Social media and streaming analytics are vital information for every major company but meeting the people where they are is still an essential part of A&R. “We’re at shows and studio sessions every day, every night, or we’re attending concerts and music festivals,” says Wallace. “We’re finding people in studios, on social media and through word of mouth. Sometimes we’re setting up sessions, where we find out about other writers involved in a record. There’s so many layers and different ways to do this.”

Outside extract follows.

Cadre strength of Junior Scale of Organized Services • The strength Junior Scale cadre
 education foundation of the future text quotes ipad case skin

In those layers are the many A&Rs at the various record labels. Both Brandra and Wallace state the importance and value of their longtime relationships with label A&Rs across the industry. “We sit in A&R meetings from time to time, where we’re able to get hands on information right away from what the labels and artists are looking for,” says Wallace. “I’m able to exchange information right away. We were playing music in an Atlantic Records meeting, recently, playing different songs, pitching ideas, A&Rs would take records, some would suggest changes, and get it over to the artists, immediately. It’s still about having good relationships, along with the artists. It’s also important to have a great rapport with the label; sometimes they may have a different vision than what the artist has, so we want to cover all aspects and angles, so we’re able to properly pitch our records.”

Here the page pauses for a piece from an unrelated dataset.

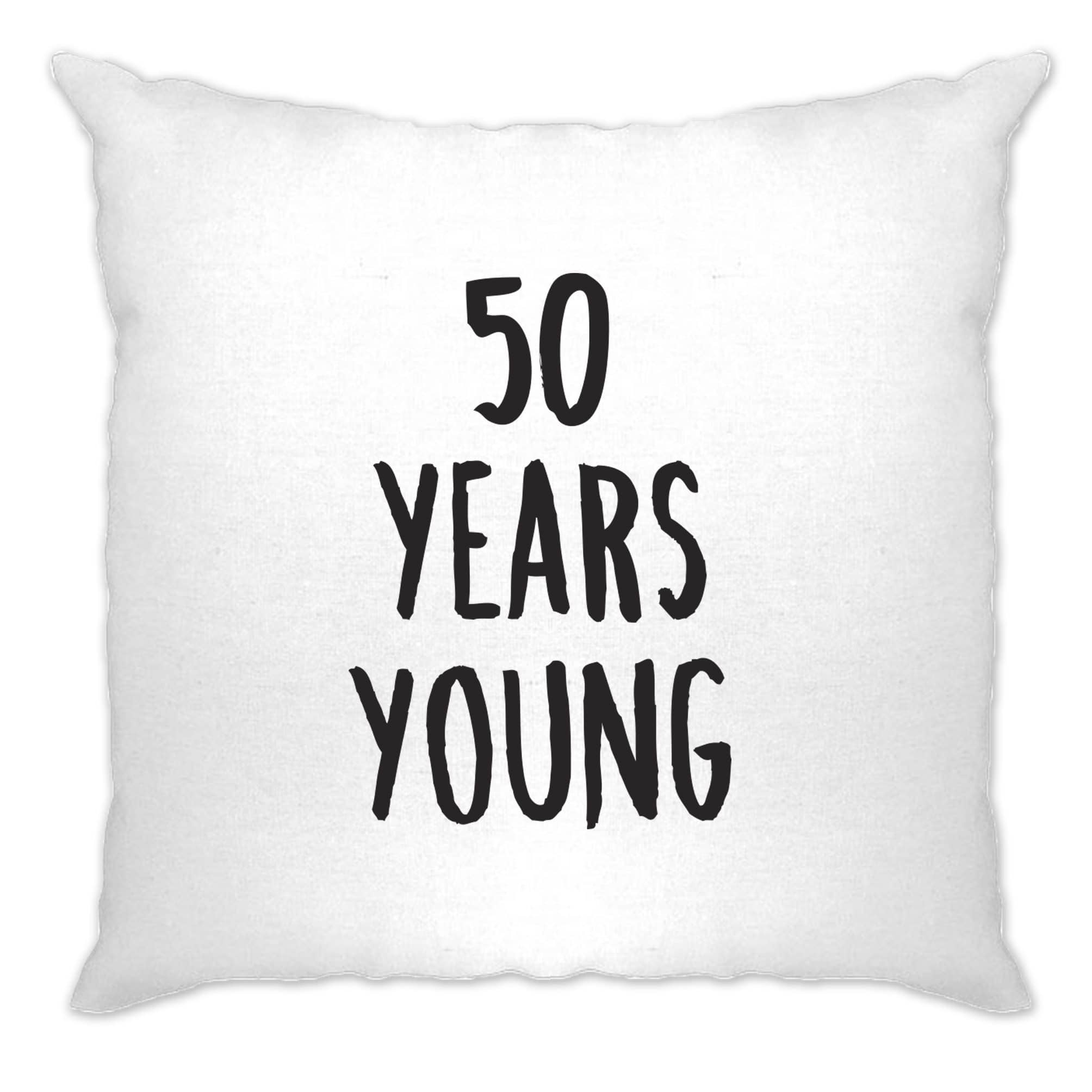 50th Birthday Joke Cushion Cover 50 Years Young Novelty Text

“So many of the artists today grow to be self-sufficient,” Brandra continues, “so they may not be looking at the traditional A&R ways for support like they once did. That also gives us an opportunity to work closely with artists and their managers during the beginning stages. However, having relationships inside versus outside of “the building” are equally as important.”

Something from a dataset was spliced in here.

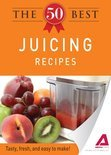Editors Of Adams Media - The 50 Best Juicing Recipes: Tasty, fresh, and easy to make!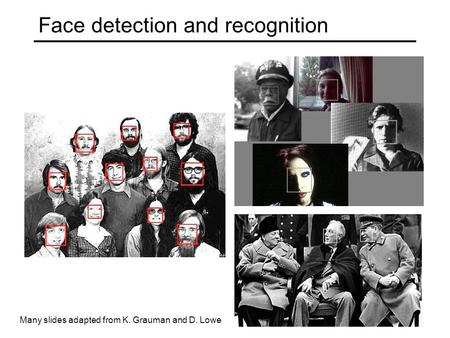 Face detection and recognition Many slides adapted from K. Grauman and D. Lowe.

In today’s analytical climate, when is the best time to approach a company like Warner Chappell for a publishing deal? “That’s the main question I get,” says Brandra. “Honestly, there isn’t a blueprint. It’s case by case. Writers sign for a variety of reasons. Sometimes it’s because they want a creative partner. Sometimes it’s because they’re looking for financial support but most times it’s both. There’s no definitive answer.
“What’s great about working at Warner Chappell and working for a boss like Ryan is that we are the place where songwriters are heard,” Wallace continues. “That’s what matters most. That’s why so many writers want to sign here. We’ve signed some of the best talent over the last year. This is evident, due to our signings of two of the biggest Hip-Hop producers, Murda Beatz and Tay Keith. We’re not just signing writers because they have a hot song or two, we’re signing writers because we’re also looking at the future and creating longtime careers.”